Marla Dubinsky, MD: One thing about what you just said about Crohn disease is the best example of that in a prospective manner is if you take the CALM study, which as a reminder, was the study where we’re talking about target and tight control and biomarkers, perfect segue. That was the study published in 2017 where patients were either escalated in their adalimumab to weekly, or the addition of an immunomodulator, based on symptoms alone and steroid use or need vs almost it didn’t matter if you were symptomatic, but if you had a calpro and/or CRP [calprotectin/c-reactive protein] that were elevated, you had the ability to be escalated. It was using objective biomarkers, agnostic to whether symptoms were there. And as a reminder, at a year, there was approximately a 15% delta, meaning about 45% of patients met the primary outcome of deep remission, which was essentially a CDEIS [Crohn Disease Endoscopic Index of Severity] less than 4 vs about 30% if you used clinical alone to escalate your adalimumab. There’s a lot more detail to the study but that’s the basic.

What’s interesting is no matter how you got to deep remission, whether it was through symptomatic escalation or biomarker escalation, when you looked out to 3 years after that end point, the patients who were in clinical remission but not endoscopic at a year, had no decrease in surgeries, hospitalizations and adverse outcomes. But the patients who were in deep remission did. We were always looking for data. Show me data that mucosal healing impacts long-term outcomes. That’s the same thing that’s going to happen with histology. I don’t know what to say about it other than to say people are going to demand that by having perfection macroscopically, something else is gained by having histologic remission. I don’t know if that’s where you are in your thoughts.

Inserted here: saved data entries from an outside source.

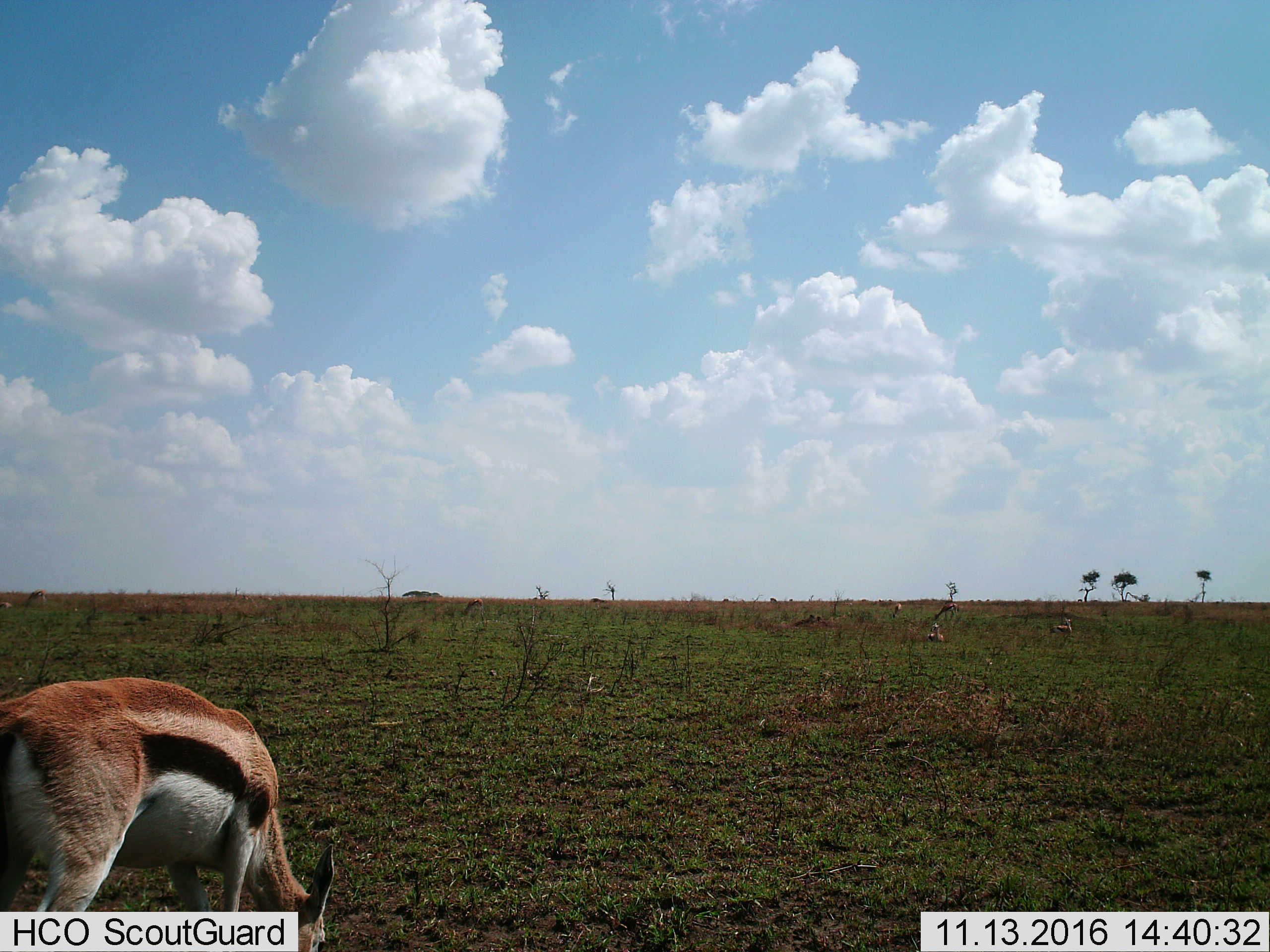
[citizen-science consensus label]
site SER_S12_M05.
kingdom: Animalia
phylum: Chordata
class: Mammalia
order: Artiodactyla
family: Bovidae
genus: Eudorcas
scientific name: Eudorcas thomsonii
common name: thomson's gazelle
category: gazellethomsons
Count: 5.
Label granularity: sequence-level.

Stephen Hanauer, MD: Well, certainly in ulcerative colitis that’s the case because our colleague Dave Rubin, MD, and others have shown that patients who go beyond endoscopic healing and have normalization of histology have reduced risk of cancer. One of the more remarkable findings and approaches in ulcerative colitis over the past several decades is the ability to normalize the histology in addition to healing the endoscopic appearance. But I agree with you, we don’t have that data yet for Crohn disease.

Marla Dubinsky, MD: I’m going to date myself…I remember thinking when patients would come with complete histologic improvement, not even any crypt branching or any chronicity, I was like, does this patient really have IBD [inflammatory bowel disease]? I remember thinking it wasn’t possible to get histologic normalization. The fact that we’re talking about it today is amazing when you think about that. We have drugs that can do this.

Stephen Hanauer, MD: I will give you a vignette that I may have told you before. When I was at the University of Chicago, in Illinois, and we had wonderful pathologists there, they would always say that the histology “was consistent with quiescent or inactive ulcerative colitis.” And when I moved to Northwestern University Feinberg School of Medicine a few years ago, I would get reports that said, “without diagnostic abnormality.” I called back the pathologist from Chicago and said, “I don’t understand that.” And his answer was, “Steve, we knew you knew the patient had ulcerative colitis. It was normal, but we said, consistent with.” This ability to normalize changed the world because, as you’re correct, 20 years ago we always said there was residual crypt architectural distortion, which differentiated acute self-limited colitis from ulcerative colitis. And now we know that with effective therapies we can get normalization, not only of the mucosa but also histologically.